The Canadian chapter of the Alternative Investment Management Association today released a new guide that sets out recommended practices for promotional, marketing and presentation materials for both retail and privately offered alternative investments, as well as for general sales practices used to distribute these products.

The AIMA Canada Guide to Sound Practices for Disclosure and Promotion of Alternative Investments was developed over the past six months as a service for AIMA Canada members as well as for institutional and retail investors, investment managers, regulators and educational institutions.

It is available free of charge from AIMA Canada. For the purposes of the guide, alternative investments include hedge funds, fund of funds, and principal protected notes.

“The Guide is intended to promote sound disclosure and marketing practices in the rapidly growing Canadian alternative investment industry,” said AIMA Canada chairman Jim McGovern.
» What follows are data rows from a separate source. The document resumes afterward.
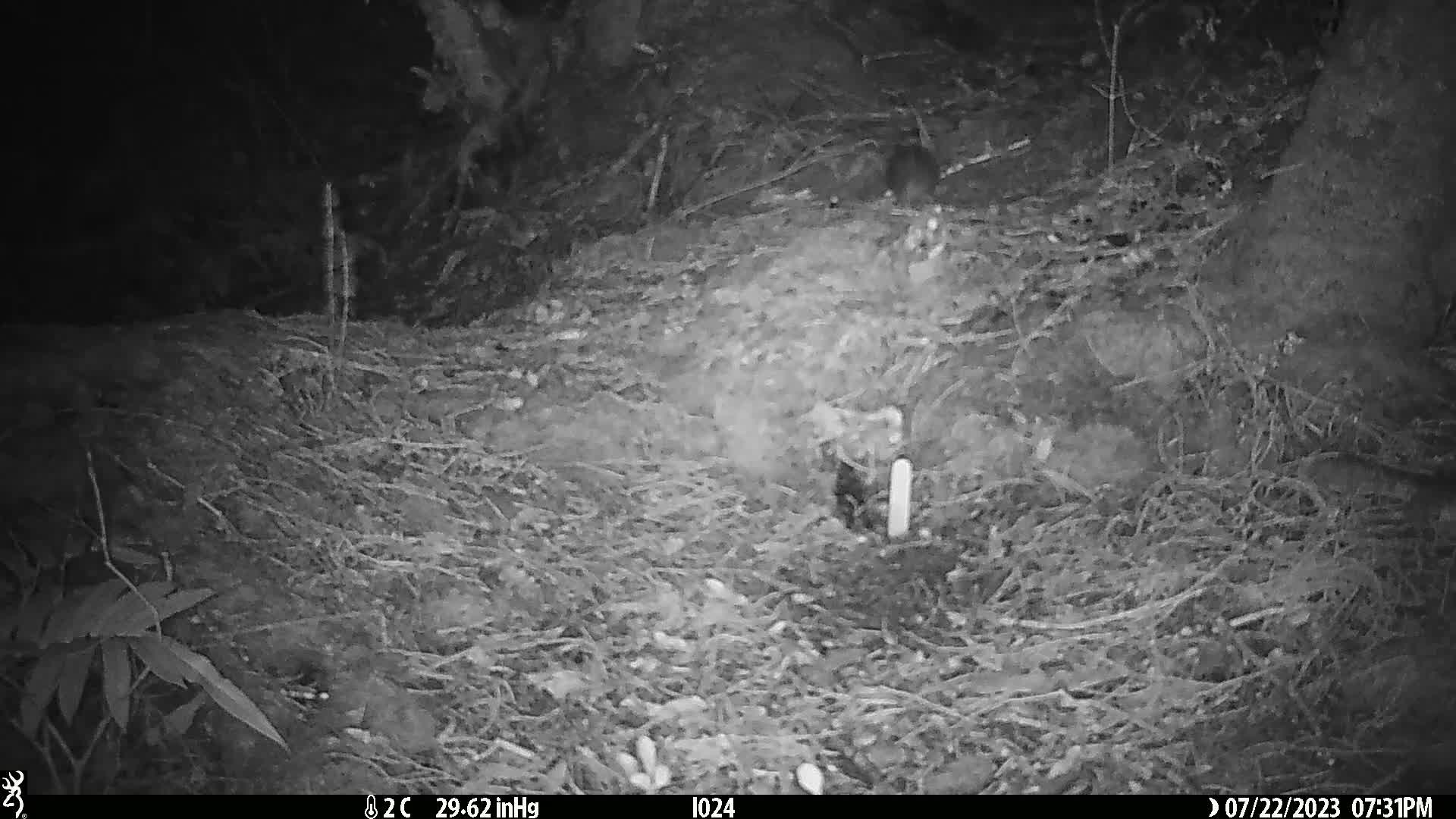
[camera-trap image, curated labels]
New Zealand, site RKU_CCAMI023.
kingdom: Animalia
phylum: Chordata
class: Mammalia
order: Rodentia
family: Muridae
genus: Rattus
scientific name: Rattus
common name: rat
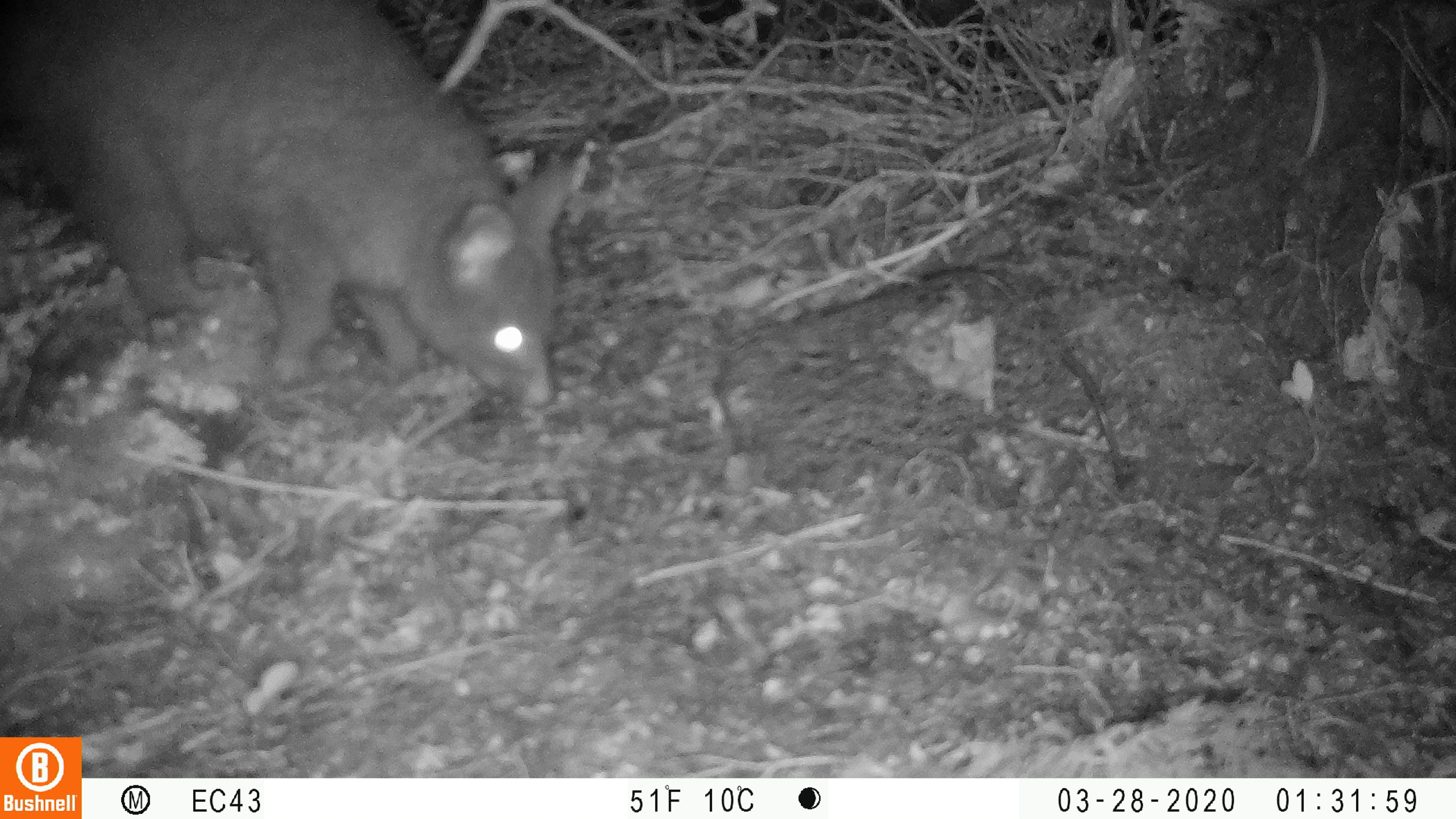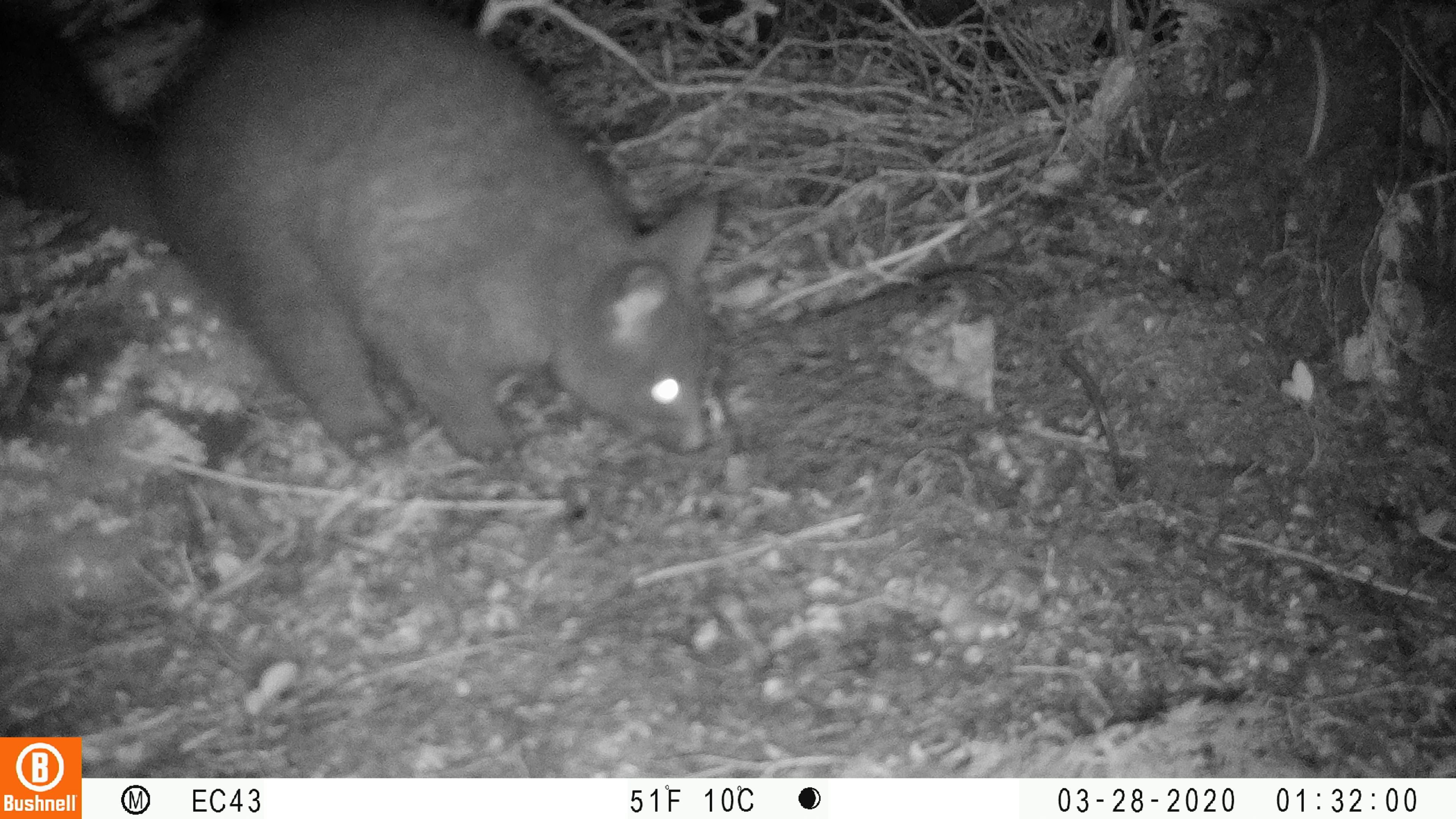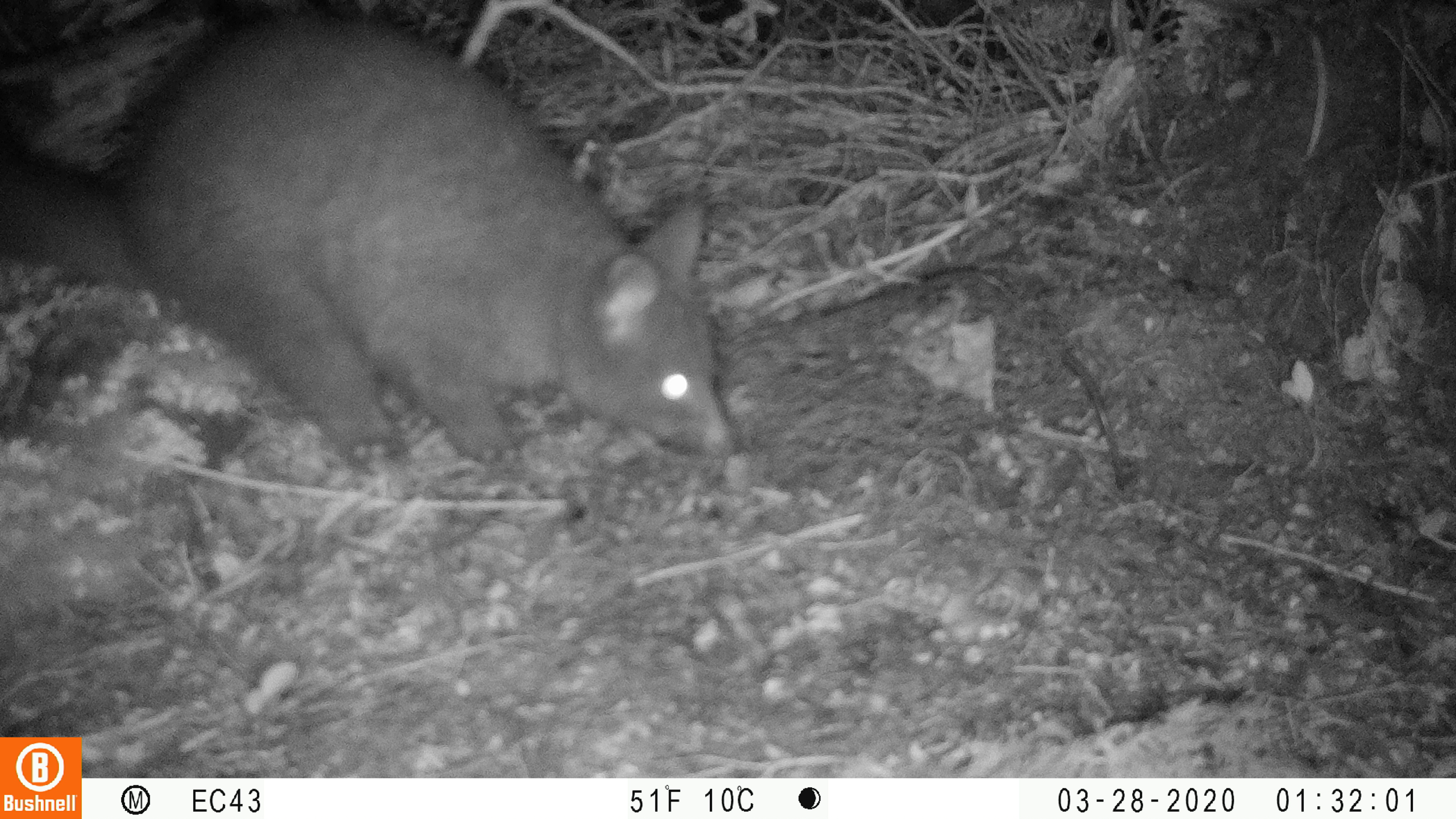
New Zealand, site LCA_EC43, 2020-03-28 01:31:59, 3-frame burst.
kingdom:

Though the guide is not mandatory for AIMA members, McGovern said that there’s “nothing revolutionary” contained within it, and that members in good standing will adhere to it on their own accord.
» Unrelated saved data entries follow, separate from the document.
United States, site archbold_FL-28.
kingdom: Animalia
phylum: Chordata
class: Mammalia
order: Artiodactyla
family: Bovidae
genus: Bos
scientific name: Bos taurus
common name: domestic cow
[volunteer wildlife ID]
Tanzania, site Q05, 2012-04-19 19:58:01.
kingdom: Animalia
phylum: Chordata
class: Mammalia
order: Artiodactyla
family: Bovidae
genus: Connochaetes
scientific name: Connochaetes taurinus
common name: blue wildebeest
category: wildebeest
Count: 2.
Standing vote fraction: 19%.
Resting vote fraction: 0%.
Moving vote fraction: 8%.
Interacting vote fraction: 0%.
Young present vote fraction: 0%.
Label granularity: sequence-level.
“We don’t have the resources to police the industry,” said Gary Ostoich, member of the executive committee, AIMA Canada. “Our role is to educate our members and promote proper use of these products, and that’s what we’re focusing on.”

“The Guide will help to establish a recommended framework for appropriate disclosure in the marketing of alternative investment products which will be both important and timely for the alternative investment industry in this country,” Mr. McGovern said.

McGovern said that publication of the Guide “is another significant step in the development of the alternative investment industry in Canada which now accounts for more than $26 billion in assets under management.”

The guide has three major sections and extensive appendices. The main sections are: Legal and Regulatory Overview; Recommended General Disclosure Requirements in Offering Documentation; and Recommended Marketing and Presentation Disclosure Guidelines.

The last section in particular has garnered much attention in recent months in light of the investigation into hedge fund products offered by Portus Alternative Asset Management Inc. The section addresses calculating and presenting returns in line with industry standards; selecting a benchmark relevant to the strategy; disclosing fees and performance clearly and completely; reporting and advertising fund returns without being misleading.

“Paying attention to the small print is important,” says Andrew Doman, AIMA Canada secretary and COO of Toronto-based Abria Alternative Investments Inc. Doman says that reporting and advertising fund performance is particularly important, and clearer standards must exist as to not mislead investors. “What we’re promoting [in Section 3] is adherence to national instrument 81-105 so investors can compare apples to apples.”

NI 81-105 provides a set of ethical standards for investment management firms to follow when presenting their performance results to potential clients. It’s intended to provide greater uniformity and comparability among performance presentations and to allow investors to directly compare the performance of different investment managers.

The AIMA also introduced a 10-part investor “check-list”, which will be published in Advocis’ Best Practices guide.